Testploit team
The Testploit-team, a group of four bachelor students in information security, performed extraordinarily in the design, implementation and usage of a new test and benchmarking laboratory for software and information security. The achieved results in terms of (i) programmed software prototype, (ii) conducted product benchmarking and (iii) written report are outstanding. The contracting entity, an Oslo-based software company, and the local Security Valley are using the project outcomes further. It is therefore highly recommended to consider the team for the Rosingprisene in 2008.

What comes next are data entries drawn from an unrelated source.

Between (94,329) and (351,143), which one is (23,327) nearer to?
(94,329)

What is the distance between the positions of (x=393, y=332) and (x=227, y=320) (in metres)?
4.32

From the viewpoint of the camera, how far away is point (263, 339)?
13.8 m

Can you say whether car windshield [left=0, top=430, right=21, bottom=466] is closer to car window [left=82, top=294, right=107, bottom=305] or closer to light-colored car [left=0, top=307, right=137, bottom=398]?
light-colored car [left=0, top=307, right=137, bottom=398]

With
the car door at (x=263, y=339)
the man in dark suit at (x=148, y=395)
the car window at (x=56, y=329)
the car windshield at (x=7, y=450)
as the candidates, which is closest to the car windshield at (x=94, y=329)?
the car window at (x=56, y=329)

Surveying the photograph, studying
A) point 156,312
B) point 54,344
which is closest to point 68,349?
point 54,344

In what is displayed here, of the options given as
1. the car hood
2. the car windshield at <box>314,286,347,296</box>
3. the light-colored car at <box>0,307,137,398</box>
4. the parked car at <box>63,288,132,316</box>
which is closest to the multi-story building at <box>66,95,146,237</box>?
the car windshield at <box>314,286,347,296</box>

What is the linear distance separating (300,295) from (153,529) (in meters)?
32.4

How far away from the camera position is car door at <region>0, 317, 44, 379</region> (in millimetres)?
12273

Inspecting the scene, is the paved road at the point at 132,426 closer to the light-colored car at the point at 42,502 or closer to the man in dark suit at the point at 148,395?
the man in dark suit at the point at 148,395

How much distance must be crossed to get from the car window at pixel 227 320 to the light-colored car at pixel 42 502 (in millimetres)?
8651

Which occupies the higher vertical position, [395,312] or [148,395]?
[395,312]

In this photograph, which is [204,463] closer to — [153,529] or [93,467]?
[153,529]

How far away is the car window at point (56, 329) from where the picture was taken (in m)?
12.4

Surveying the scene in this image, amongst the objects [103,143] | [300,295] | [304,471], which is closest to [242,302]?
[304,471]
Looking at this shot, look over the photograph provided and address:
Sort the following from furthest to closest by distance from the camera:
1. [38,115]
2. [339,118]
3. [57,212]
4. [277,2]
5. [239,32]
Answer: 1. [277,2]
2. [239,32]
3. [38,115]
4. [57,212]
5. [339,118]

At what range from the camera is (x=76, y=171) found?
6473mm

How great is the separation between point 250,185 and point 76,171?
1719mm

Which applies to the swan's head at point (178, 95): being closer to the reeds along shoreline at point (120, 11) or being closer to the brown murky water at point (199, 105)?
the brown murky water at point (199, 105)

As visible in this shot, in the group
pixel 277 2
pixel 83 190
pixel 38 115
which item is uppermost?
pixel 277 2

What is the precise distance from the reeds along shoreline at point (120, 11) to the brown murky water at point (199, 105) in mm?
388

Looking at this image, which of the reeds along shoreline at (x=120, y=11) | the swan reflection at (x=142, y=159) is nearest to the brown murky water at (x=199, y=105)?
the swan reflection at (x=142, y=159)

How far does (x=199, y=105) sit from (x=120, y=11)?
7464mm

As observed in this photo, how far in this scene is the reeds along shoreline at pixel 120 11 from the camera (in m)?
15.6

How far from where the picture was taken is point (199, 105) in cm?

The team consists of Anders O. Flaglien, Aleksander F. Mallasvik, Knut E. Evensen and R. Daniel Rosenlund. The bachelor thesis was the only one marked with grade ?A? among all computer science and information security projects at the Gjøvik Universty College in 2008. The external examiner remarked during the evaluation meeting that the quality of the content and the scope of activities is far beyond the bachelor and possible the master level.
Background:
The expanded use of computers and information technology utilized by organizations, companies and ordinary people all around
the world leads to higher demands for security. In 2005 IBM detected 237 million launched network attacks, the total amount
of software vulnerabilities reported to CERT in 2007 was 7,236 and monthly reports generated by NorSIS shows the high amount
of vulnerabilities and performed computer attacks appearing each month. In order to conduct reliable and independent testing
of anti-virus software, spam and malware protection, the information-security group at HiG aims to provide an information-security-test
laboratory where industrial and governmental institutions can test their software solutions in secured test environments.
Scientific quality:
The high scientific standards by the student team are reflected by a comprehensive study and documentation of the current
state of the art in software-security testing and attack scenarios. Building up from these students proposed and realized
an innovative approach for software testing including the complete test environment, but also the test procedure for a specific
costumer solution. Finally, students designed, conduced, analyzed and documented extensive benchmarking tests that revealed
new insides in the performance of a costumer product and software-security measures in more general.
Innovative character of the project:
As a result of close discussions and cooperation with a first contractor, the student team has (A) designed and implemented
the first information-security laboratory in Norway, and according to our best knowledge in Europe. The laboratory architecture
comprises a comprehensive hard- and software environment (client-server architecture) that allows for software simulation
and benchmarking under secure, controlled conditions. In addition, students (B) designed and conducted software benchmarking
for specific software vulnerabilities and spam protection, namely (B1) code injection, (B2) key loggers, (B3) data manipulation,
(B4) toolbar alteration, and (B5) buffer overflow. The systematic benchmarks are the first of its kind.
Impact of the project results:
The contracting entity was highly satisfied with the results obtained by the students. In particular the systematic test approach
helped to reveal current weaknesses in the software developed by the company.
With this initial activity on the information-security-test laboratory a major milestone on further development and establishment
of Gjøvik as the center of information security in Norway is achieved. Two members of the team are already continuing on the
further expansion of the lab with financial support of industrial partners and the local Security Valley in order to develop
the test laboratory and benchmark suite further.